Mastroianni: It pains me to say it but Oakmont probably favours Spieth the most with its crazy greens. That said, I think Spieth has no chance. A player who can’t hit driver long and in the fairway (Spieth can’t at the moment) won’t win at Oakmont as it favours the long ball as much as it does great putters. I think the favourite of the three is Jason Day. His game has been solid all around, but Rory might sneak in there if it isn’t windy and plays soft. But it doesn’t matter because the winner this year is Dustin Johnson #lookout.
Kaplan: I think it favours Spieth’s game the most. The Texan is an excellent lag putter and that will certainly be a huge advantage on those skating rink surfaces, as it was at Chambers Bay last year.
Loughry: Oakmont is a MONSTER. I think this track favours Jason Day a little more than the other two. He has some serious length and has an air assault game that is second to none. I’d lean to Day as a result. A close second is Spieth, simply because of his putting.

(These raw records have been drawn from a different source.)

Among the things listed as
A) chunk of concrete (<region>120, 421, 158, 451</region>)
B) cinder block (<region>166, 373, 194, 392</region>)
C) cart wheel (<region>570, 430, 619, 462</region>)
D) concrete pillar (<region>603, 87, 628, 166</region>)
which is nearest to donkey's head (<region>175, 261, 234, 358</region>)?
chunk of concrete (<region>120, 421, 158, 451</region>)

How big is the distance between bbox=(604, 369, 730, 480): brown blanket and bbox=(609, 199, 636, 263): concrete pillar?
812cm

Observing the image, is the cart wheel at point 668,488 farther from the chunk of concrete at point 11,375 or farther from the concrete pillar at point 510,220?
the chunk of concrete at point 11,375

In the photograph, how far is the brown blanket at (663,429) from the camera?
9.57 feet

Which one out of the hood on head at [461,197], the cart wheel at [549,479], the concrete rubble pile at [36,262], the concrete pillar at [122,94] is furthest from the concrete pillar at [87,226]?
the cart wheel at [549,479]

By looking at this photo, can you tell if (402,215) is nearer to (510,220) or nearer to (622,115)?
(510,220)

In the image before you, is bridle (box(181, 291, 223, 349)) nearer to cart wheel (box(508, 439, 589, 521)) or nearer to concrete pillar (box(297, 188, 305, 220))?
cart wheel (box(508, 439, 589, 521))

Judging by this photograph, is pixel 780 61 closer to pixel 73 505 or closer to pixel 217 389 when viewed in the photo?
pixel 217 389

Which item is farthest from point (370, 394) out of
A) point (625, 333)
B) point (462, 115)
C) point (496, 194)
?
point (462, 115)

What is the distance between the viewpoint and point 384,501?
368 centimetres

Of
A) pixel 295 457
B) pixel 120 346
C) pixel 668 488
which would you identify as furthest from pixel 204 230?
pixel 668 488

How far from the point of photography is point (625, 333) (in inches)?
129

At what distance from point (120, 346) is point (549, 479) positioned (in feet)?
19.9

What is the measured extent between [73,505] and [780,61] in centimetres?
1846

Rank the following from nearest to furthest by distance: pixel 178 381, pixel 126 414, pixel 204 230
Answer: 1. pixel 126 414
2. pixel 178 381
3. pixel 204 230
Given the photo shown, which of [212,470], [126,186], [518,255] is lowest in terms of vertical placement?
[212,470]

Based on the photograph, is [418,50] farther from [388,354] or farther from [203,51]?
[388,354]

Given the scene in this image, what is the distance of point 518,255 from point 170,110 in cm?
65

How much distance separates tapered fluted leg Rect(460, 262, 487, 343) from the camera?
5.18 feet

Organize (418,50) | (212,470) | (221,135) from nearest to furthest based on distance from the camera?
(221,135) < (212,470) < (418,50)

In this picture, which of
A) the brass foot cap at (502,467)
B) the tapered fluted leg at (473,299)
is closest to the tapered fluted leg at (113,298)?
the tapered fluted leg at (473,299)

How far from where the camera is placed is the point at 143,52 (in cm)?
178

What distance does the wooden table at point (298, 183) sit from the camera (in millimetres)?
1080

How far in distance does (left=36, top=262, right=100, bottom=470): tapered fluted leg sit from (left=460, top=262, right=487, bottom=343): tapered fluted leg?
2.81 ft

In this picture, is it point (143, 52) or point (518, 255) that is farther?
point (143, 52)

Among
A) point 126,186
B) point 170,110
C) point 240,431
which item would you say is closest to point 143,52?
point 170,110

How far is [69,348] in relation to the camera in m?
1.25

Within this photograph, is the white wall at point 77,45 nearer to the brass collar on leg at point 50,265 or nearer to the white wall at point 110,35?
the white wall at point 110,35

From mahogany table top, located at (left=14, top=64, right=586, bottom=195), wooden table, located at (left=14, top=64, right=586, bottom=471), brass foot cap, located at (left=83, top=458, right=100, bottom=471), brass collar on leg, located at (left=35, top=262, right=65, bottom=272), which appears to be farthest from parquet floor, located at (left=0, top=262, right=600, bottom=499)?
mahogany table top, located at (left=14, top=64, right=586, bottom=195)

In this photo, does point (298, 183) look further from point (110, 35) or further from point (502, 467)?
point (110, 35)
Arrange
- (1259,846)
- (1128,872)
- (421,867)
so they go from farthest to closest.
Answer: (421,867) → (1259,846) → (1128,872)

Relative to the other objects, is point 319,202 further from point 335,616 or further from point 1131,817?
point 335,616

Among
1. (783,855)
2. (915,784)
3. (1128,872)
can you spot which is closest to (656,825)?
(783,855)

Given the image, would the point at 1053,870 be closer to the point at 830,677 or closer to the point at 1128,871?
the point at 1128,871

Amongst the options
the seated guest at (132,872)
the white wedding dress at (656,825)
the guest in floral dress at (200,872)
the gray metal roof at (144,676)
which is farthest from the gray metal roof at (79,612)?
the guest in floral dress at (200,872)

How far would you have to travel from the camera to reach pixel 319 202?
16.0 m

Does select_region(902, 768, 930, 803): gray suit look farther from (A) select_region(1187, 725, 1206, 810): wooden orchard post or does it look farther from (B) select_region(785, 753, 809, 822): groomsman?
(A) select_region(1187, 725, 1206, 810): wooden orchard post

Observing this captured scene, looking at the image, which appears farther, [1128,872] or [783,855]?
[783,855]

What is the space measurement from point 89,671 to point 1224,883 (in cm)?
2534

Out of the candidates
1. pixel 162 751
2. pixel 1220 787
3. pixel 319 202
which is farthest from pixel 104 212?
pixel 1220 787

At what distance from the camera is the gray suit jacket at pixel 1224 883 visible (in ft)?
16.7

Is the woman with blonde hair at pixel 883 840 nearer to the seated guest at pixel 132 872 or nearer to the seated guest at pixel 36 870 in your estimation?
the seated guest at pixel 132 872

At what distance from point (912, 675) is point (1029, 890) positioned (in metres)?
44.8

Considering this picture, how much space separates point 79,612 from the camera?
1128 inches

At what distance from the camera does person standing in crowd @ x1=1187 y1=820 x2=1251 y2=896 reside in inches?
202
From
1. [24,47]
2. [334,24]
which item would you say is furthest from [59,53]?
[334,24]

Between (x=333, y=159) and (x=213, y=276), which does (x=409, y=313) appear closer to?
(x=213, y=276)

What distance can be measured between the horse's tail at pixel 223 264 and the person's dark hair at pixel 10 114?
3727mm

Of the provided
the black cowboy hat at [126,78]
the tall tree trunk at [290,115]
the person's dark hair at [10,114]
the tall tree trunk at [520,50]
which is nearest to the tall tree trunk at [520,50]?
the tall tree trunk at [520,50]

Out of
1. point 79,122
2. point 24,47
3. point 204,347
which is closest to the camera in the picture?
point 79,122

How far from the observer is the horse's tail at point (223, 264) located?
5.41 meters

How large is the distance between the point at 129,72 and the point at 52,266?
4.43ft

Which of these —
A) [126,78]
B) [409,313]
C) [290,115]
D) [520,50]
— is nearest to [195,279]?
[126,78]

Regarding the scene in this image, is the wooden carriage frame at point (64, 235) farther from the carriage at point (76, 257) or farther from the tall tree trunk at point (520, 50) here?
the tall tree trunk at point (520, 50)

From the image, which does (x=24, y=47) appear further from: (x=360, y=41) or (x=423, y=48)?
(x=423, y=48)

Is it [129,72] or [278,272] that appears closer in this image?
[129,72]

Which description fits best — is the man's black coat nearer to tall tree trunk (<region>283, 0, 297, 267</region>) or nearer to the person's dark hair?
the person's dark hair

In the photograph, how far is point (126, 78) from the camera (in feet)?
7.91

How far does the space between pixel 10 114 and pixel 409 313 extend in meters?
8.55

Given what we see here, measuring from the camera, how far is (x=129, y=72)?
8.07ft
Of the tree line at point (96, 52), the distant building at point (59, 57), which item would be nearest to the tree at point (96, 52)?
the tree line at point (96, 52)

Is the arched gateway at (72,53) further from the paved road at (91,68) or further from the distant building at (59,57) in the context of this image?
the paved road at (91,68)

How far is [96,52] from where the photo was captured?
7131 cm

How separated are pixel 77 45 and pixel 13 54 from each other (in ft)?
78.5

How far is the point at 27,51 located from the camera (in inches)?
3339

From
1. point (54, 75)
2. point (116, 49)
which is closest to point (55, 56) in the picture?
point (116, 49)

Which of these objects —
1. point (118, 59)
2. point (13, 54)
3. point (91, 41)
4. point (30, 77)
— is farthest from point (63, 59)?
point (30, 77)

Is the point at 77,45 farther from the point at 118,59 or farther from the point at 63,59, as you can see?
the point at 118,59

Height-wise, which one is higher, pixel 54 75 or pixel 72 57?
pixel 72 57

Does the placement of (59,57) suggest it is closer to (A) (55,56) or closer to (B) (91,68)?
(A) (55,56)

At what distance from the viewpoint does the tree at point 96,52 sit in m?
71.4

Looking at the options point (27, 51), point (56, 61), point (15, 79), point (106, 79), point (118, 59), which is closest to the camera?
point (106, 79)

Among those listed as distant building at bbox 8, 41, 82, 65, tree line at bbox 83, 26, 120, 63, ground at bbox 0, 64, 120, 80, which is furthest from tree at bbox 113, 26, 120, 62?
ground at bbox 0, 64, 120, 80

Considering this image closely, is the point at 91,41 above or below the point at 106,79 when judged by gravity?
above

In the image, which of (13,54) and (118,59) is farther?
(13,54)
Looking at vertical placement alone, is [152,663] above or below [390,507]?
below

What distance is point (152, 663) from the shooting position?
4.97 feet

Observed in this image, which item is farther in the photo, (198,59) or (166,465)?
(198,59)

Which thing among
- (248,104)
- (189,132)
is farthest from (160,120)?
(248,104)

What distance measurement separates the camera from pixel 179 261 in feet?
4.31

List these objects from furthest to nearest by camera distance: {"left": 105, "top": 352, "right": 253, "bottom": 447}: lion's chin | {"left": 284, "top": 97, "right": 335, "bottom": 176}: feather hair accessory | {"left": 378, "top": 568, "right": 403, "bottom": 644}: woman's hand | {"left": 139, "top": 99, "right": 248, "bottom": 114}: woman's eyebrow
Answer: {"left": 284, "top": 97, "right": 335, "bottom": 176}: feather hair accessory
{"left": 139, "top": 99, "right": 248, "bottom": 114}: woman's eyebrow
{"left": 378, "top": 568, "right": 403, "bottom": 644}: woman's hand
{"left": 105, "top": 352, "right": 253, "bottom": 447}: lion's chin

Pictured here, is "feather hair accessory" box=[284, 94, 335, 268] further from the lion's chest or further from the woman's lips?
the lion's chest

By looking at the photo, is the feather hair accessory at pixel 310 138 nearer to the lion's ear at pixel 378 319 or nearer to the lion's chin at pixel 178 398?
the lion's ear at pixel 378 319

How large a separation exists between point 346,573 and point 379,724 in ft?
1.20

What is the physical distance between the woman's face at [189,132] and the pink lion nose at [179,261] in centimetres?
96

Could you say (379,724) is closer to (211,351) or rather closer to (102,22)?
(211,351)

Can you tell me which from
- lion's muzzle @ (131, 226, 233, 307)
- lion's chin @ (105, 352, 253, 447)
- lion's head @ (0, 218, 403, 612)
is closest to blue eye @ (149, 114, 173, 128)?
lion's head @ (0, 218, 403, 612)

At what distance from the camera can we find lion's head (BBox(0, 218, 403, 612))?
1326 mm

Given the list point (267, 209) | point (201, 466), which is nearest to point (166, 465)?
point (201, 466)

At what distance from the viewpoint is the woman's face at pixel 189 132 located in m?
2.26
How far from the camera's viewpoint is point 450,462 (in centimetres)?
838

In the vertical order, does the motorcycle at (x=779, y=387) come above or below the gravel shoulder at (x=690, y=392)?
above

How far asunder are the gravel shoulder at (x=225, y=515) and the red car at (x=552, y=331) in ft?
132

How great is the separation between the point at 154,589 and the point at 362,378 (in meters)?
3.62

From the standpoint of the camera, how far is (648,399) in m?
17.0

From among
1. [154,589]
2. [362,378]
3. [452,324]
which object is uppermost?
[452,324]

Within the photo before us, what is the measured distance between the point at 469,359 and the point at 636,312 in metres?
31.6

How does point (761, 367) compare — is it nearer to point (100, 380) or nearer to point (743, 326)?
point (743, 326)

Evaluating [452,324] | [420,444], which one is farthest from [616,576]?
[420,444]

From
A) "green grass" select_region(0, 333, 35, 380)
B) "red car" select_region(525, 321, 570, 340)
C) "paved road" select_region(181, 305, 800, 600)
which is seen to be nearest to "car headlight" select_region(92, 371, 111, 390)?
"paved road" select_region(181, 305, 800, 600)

Speculation continues to swirl around the return of Tiger Woods. The longer it is delayed, the more people wonder if he’ll return at all. If Tiger were to announce his retirement, where would his accomplishments rank versus other top players in the game?
Quinn: When the final chapter is written, he will definitely be ranked among the best to ever play the game, and as the most dominant player of any era. Unfortunately, his story will always have to include a footnote on the very public disclosure of his private life.
Deeks: If Tiger were to retire without ever coming back, I think his and Jack’s names would always be spoken in the same sentence, the same way Jack’s and Bobby Jones’s were in the 70s and 80s. His story and his record are incredible, even if he will never equal or better Jack’s Major record. If Tiger were to come back and be a mere shadow of his former self, however, his lustre would dim, and that would be a shame. But at that this point, I’m not sure I could say “greatest of all time” for Tiger. Greatest of HIS time, no doubt… just like Jones and Nicklaus. Let’s call it a three-way tie.
Mastroianni: If Tiger were to retire right now I’d place him in the Top 5 players all time in the coveted 5th position. Jack Nicklaus, Sam Snead, Ben Hogan and Bobby Jones would come before him.
Loughry: If Tiger retired today, he’d be the second best player of all time. Too few Majors to be considered the greatest ever. The guy with 18 Majors is the greatest ever – titles matter in this case.
Kaplan: That’s a tough one because it’s so difficult to compare players from different eras. I don’t think it’s fair to say that Woods was better/worse than either Nicklaus or Snead because all three players were just so dominant in their own times. That being said, I would make an argument for Woods being the most dominant player of all time. The dude won 79 PGA Tour events, 14 majors, 9 Vardon trophies, 9 Byron Nelson Awards and two FedEx Cups … and for a period of nearly ten years, Woods closed out every one of his 54-hole tournament leads. He also is the only player to ever win four consecutive majors (although they were not all in the same calendar season) and still holds the record for both the most consecutive and the most cumulative weeks atop the OWGR. In short, I think he might just get into the Hall of Fame.
Mumford: Nicklaus and Woods are almost interchangeable as 1 and 2 based on total accomplishments. To me Bobby Jones is a clear No 3 albeit over a short career. Snead and Hogan creep into the Top 5. If you could put all five players in the same group with the same equipment, playing at the top of their game, my money would be on Jones.